白くもなく黒くもない髪色。灰をかぶったようなくすんだ色だ。肌の色もそれに準じた様子。つまり、全体的に灰色の少年だった。瞳の色は青。そこだけ世界に浮いているような、濃い青色だ。体つきは、全体的に細く長い。特に指だ。少女のものより二倍くらい長く見える。こう見ると、どことなく宇宙人じみている。
「着いたよ。どうぞ」
少年が言う。その特徴的に響く声で、一つの扉を示した。
「あ、うん。……ありが――」
少女が礼を言おうとすると、すでに少年は引き返していた。廊下の先の薄暗がりに、じわじわと消えていく。
「……幽霊みたい」
少女はそれからしばらくの間、また不意にその闇から現れやしないかと、じっと見つめていた。
*
気を取り直して、ドアノブを握る。そして、いまさらながら湧き上がってくる緊張を飲み込み、開いた。
「「にぱー!!」」
「わわわ!?」
シンクロして行われたにぱーをわわわで受ける。その代償はしりもちだった。
「い、たた……」
少女は座り込んだままお尻をさする。見上げると、いたずらな顔で、よく似た二人の女児が笑っていた。
「成功成功! やったね、カナタ」
「僥倖僥倖! やったよ、ハルカ」
左右対称な動きで、二人の女児が手を合わせる。幽霊の次はドッペルゲンガーだ。
「びっくりしたわ! どうしてくれるの? お尻がじんじんするのだけど!」
少女が叫ぶと、きょとんと二人の女児が目をしばたかせた。それから、ゆっくりと顔を歪ませ、また、笑う。
「女の子がー」「あんまり叫んじゃー」
二人の女児はやはりシンクロして、左右の腕をそれぞれ一本ずつ、差し伸べた。
「「いけないのよー」」
得意げに言う。なんだか腹が立ってきた少女だった。ゆえに、その二つの手を払い、自分で立つ。
二人の女児を無視して、部屋の中を見渡してみる。
とりあえず正面に二人の女児。少女と同年代にも見えるが、その言動はもう少し年下ではないかと思わせる幼稚さがある。向かって右手には、これまた少女と同じくらいの年代の幼年。やけに眉間に皺が寄っているが、絶対に少女より年下だ。少なくとも、ジンという人ではないだろう。
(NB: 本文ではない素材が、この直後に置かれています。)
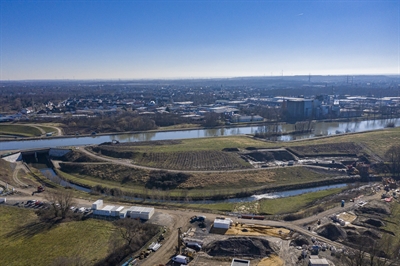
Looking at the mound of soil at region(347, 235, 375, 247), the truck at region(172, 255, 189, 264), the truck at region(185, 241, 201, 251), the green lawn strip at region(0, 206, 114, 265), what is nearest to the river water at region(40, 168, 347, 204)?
the green lawn strip at region(0, 206, 114, 265)

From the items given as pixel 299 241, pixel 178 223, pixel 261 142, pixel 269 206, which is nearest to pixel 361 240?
pixel 299 241

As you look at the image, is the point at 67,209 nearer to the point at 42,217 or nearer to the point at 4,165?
the point at 42,217

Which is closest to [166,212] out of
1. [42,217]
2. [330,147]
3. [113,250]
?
[113,250]

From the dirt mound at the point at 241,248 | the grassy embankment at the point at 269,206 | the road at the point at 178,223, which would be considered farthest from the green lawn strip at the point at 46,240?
the grassy embankment at the point at 269,206

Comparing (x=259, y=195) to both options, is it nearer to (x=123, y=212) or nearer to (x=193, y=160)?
(x=193, y=160)

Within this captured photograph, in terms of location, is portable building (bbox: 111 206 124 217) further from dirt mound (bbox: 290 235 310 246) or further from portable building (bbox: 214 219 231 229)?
dirt mound (bbox: 290 235 310 246)
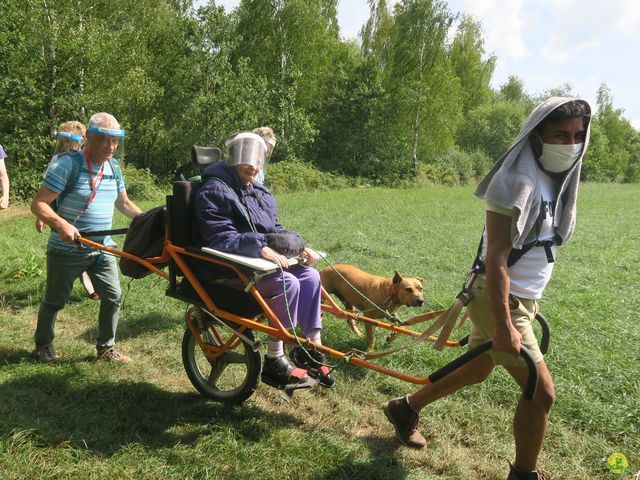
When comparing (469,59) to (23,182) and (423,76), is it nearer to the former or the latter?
(423,76)

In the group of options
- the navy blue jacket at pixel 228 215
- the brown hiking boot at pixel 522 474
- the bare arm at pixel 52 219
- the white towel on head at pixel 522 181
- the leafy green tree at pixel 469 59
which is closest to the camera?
the white towel on head at pixel 522 181

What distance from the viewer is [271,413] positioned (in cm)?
A: 375

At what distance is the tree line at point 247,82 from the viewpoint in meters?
16.4

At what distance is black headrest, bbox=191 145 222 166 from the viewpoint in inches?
152

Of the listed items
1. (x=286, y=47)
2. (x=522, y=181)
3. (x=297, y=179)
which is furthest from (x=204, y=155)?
(x=286, y=47)

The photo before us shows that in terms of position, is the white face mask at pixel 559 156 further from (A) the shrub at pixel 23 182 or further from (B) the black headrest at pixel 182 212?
(A) the shrub at pixel 23 182

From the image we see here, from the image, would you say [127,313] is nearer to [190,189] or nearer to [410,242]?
[190,189]

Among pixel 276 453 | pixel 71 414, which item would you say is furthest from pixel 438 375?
pixel 71 414

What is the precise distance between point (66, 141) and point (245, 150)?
130 inches

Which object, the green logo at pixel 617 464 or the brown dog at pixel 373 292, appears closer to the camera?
the green logo at pixel 617 464

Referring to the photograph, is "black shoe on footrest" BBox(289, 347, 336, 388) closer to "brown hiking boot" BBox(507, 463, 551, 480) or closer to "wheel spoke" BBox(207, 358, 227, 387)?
"wheel spoke" BBox(207, 358, 227, 387)

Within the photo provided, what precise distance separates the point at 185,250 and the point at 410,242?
8.30m

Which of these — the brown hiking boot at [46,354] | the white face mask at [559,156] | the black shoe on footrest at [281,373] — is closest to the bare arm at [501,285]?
the white face mask at [559,156]

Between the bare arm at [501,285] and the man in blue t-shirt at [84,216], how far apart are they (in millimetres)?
3087
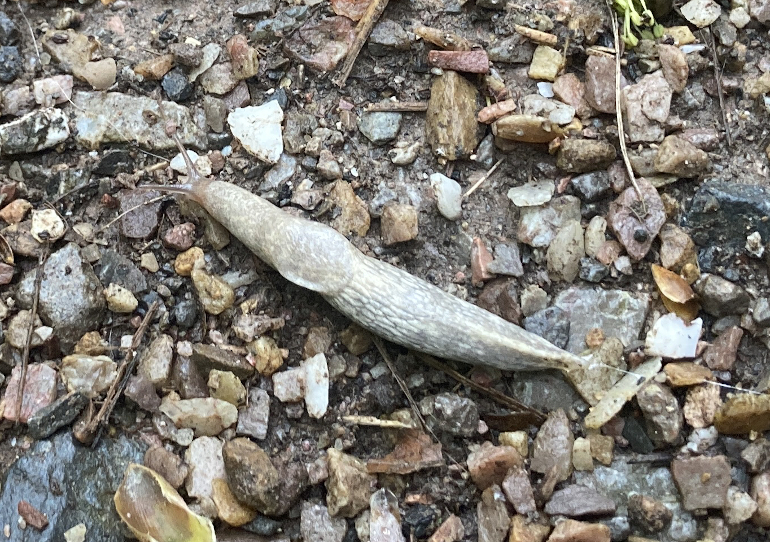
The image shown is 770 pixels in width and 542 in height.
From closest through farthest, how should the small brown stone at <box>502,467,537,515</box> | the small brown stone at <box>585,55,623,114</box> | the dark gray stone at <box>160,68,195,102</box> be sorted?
the small brown stone at <box>502,467,537,515</box> → the small brown stone at <box>585,55,623,114</box> → the dark gray stone at <box>160,68,195,102</box>

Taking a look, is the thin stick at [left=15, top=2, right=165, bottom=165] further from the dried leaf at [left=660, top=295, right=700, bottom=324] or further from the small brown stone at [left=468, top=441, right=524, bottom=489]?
the dried leaf at [left=660, top=295, right=700, bottom=324]

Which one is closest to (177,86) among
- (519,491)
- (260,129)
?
(260,129)

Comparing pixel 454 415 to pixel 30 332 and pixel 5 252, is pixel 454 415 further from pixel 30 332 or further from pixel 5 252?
pixel 5 252

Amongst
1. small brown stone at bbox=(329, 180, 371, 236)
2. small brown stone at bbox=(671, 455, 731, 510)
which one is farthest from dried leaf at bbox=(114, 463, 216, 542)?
small brown stone at bbox=(671, 455, 731, 510)

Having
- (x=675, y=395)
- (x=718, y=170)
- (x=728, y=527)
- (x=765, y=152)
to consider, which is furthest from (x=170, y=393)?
(x=765, y=152)

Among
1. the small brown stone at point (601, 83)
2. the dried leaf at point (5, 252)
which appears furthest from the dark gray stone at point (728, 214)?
the dried leaf at point (5, 252)

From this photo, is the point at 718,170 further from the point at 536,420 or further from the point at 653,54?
the point at 536,420
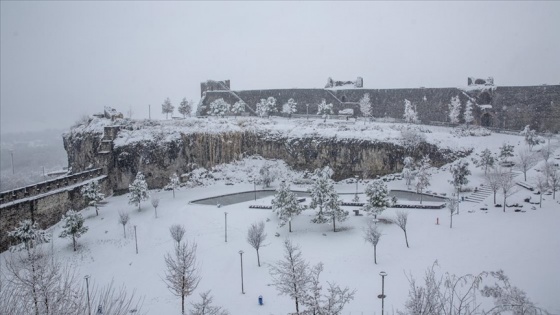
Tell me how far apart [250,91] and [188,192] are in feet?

そして、正面。その部屋唯一の窓に向かって、一人の金髪の若者が座っている。こちらに背を向け、机に向かって、物書きでもしている様子だ。
「やあ、来たみたいだね」
椅子を回転させて、若者が少女を向く。
「ここにはなにもないから、早く帰った方がいい」
客人を迎えるのと逆の言葉で、少女を歓迎した。